Perhaps all questions centered on AI are inherently questions of ethics, and at the forefront of many teachers’ minds is cheating and plagiarism. While cheating has never been much of an issue in my courses (I’ve dealt with two occurrences in almost two decades,) I do worry a little bit about how the landscape of intellectual integrity might change in the face of tech that makes cheating easier than it has ever been.
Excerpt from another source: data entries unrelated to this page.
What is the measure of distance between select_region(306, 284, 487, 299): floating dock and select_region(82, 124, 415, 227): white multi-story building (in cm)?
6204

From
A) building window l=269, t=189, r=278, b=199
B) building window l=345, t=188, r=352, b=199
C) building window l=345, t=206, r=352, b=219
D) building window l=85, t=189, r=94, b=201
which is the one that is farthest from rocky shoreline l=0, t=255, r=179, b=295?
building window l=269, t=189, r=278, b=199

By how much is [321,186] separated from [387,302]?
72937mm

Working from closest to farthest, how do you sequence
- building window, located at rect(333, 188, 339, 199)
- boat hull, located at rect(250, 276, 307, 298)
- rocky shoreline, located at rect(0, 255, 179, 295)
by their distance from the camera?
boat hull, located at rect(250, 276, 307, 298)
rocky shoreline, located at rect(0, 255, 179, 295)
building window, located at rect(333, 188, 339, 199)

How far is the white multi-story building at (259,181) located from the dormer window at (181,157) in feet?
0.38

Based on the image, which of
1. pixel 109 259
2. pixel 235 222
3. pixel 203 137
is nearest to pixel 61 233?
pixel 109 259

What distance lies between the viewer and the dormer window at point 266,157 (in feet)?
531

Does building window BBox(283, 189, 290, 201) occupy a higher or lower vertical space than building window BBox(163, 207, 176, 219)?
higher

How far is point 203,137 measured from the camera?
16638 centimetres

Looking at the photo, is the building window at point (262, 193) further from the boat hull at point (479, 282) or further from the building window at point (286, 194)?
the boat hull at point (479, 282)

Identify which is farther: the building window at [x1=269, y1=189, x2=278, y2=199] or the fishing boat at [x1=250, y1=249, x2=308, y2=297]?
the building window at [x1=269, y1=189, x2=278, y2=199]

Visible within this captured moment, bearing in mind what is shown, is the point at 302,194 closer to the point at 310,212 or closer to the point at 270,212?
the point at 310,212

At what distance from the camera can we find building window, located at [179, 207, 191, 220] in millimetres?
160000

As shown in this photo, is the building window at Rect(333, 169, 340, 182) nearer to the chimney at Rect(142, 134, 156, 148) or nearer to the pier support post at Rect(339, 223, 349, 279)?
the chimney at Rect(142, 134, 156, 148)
This interview at NPR (complete with a podcast-style audio component) describes how some educators are tackling ethics by making use of chatbots, with one teacher even requiring it.
And of course there are the age-old plagiarism detectors, which have also evolved to detect ChatGPT use. GPTZero, created by Princeton University student Edward Tian, is self-described as the world’s number-one AI detector and boasts more than 1 million users, but reviews are mixed. According to Jumpstart, an online magazine that covers the world of startups and innovation, “this tool is still in its early stages of development, and educators should not rely solely on it to assess student work. GPTZero acknowledges this itself … urging educators to use it as one of the many tools for grading assignments.”
I am not as concerned with AI’s impact on cheating as I am with its impact on relationships. Having taught at every level at some point in my career, I know the following: Students do not learn from curricular content, they learn from people. Students do not build trust and rapport with curriculum. Curriculum cannot act as role models, but teachers can.
When a child is struggling, parents do not want to speak with language tools driven by AI technology—they want (and need and deserve) to troubleshoot with the human beings who interact with their child on a daily basis. AI has given us (and perhaps has taken away) many things. But the humanity required to navigate intimate human relationships is not something AI will ever be able to replace. We, as a society, may choose to learn this piece the hard way, but as with everything, that depends on us.